5. Mahar Bercampur dengan Jual Beli

Mahar yang bercampur dengan jual beli mengacu pada situasi di mana mahar tidak sepenuhnya murni sebagai pemberian untuk istri, melainkan juga mencakup transaksi jual beli. Contohnya, jika seorang istri menyerahkan budak lelaki kepada suaminya, dan suami membayar mahar sebesar seribu dirham, tetapi di dalam jumlah tersebut juga termasuk harga untuk membeli budak tersebut, maka mahar tersebut dianggap bercampur dengan jual beli.

Dalam kasus ini, mahar yang sah seharusnya merupakan pemberian murni dari suami kepada istri sebagai simbol penghargaan dan tanggung jawab dalam pernikahan. Mahar tidak boleh dikaitkan dengan transaksi jual beli atau pembayaran untuk barang lain, seperti harga budak, karena hal ini mengaburkan fungsi dan tujuan dari mahar itu sendiri.

Mahar harus berupa sesuatu yang diberikan secara khusus dan eksklusif untuk istri, tanpa mengaitkannya dengan transaksi jual beli atau pembayaran barang lainnya. Hal ini menjaga agar mahar tetap sesuai dengan ketentuan syariat Islam, yang menekankan bahwa mahar adalah hak penuh istri dan bukan bagian dari transaksi komersial.

6. Mahar yang Haram

Memberikan mahar yang haram, baik dari segi zat maupun cara memperolehnya, dilarang dalam Islam. Jika mahar yang diberikan berupa barang yang haram, seperti khamr (minuman keras) atau barang haram lainnya, dan istri belum menerima mahar tersebut, maka istri berhak untuk menerima mahar yang sesuai dan halal.

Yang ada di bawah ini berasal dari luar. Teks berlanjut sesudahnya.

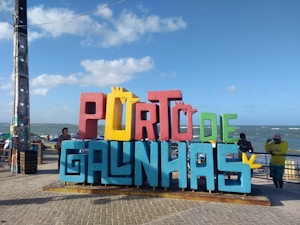 A colorful, large sign with the words 'PORTO DE GALINHAS' stands prominently on a paved promenade. The letters are a mix of red, yellow, blue, and green colors. In the background, the ocean is visible, along with a clear blue sky scattered with a few clouds. People are casually standing around the sign, and their expressions suggest a relaxed, leisurely atmosphere.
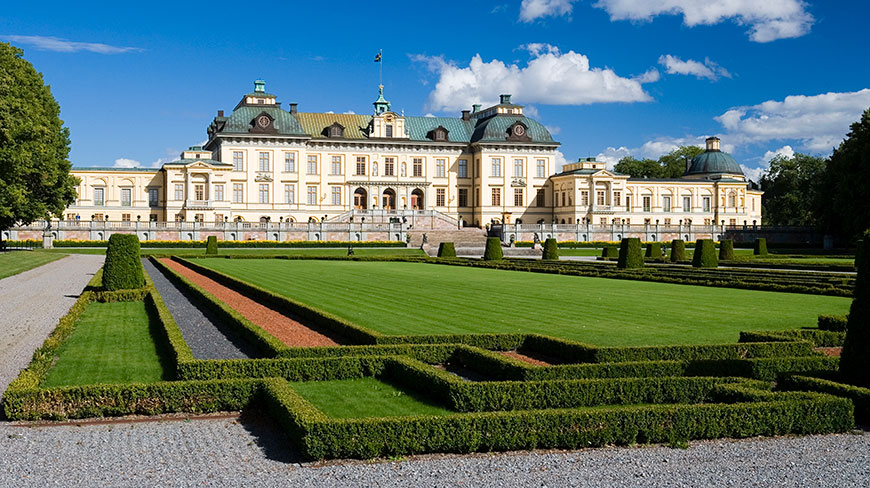 The grand Drottningholm Palace in Sweden, with its manicured gardens and lush green lawns under a bright blue sky with scattered clouds.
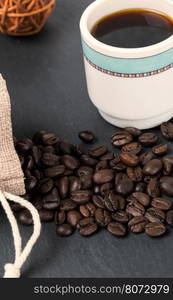 Heap coffe beans and cup of fresh coffee. Heap coffe beans and cup of fresh coffee on dark background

Jika salah satu dari pasangan masuk Islam setelah menerima mahar yang haram, maka istri berhak menerima setengah dari nilai mahar yang wajar. Hal ini menunjukkan bahwa meskipun mahar yang diberikan tidak sah, ada kompensasi yang harus diberikan agar sesuai dengan prinsip-prinsip Islam.

Namun, jika perempuan telah menerima mahar yang haram saat kedua pasangan dalam keadaan musyrik (belum memeluk Islam), maka mahar tersebut dianggap telah diterima dan tidak ada hak untuk meminta tambahan mahar selain yang telah diberikan. Dalam hal ini, mahar yang haram dianggap telah berlalu dan tidak ada kewajiban untuk memperbaiki atau menggantinya setelah pasangan tersebut memeluk Islam. Ini menegaskan pentingnya memastikan bahwa mahar yang diberikan adalah halal dan sesuai dengan ketentuan syariat agar pernikahan sah dan diberkahi.

Dalam memahami jenis-jenis mahar yang dilarang dalam Islam, penting untuk menyadari bahwa tujuan utama dari mahar adalah untuk melindungi hak-hak dan martabat wanita dalam pernikahan. Dengan menjauhi praktik-praktik mahar yang tidak sesuai dengan syariat, kita bisa memastikan bahwa mahar tetap menjadi simbol penghormatan dan komitmen dalam ikatan suci pernikahan. 

Semoga artikel ini bisa memberikan pemahaman yang lebih mendalam tentang mahar dalam Islam, dan membantu kamu untuk melaksanakan pernikahan yang sesuai dengan prinsip-prinsip agama.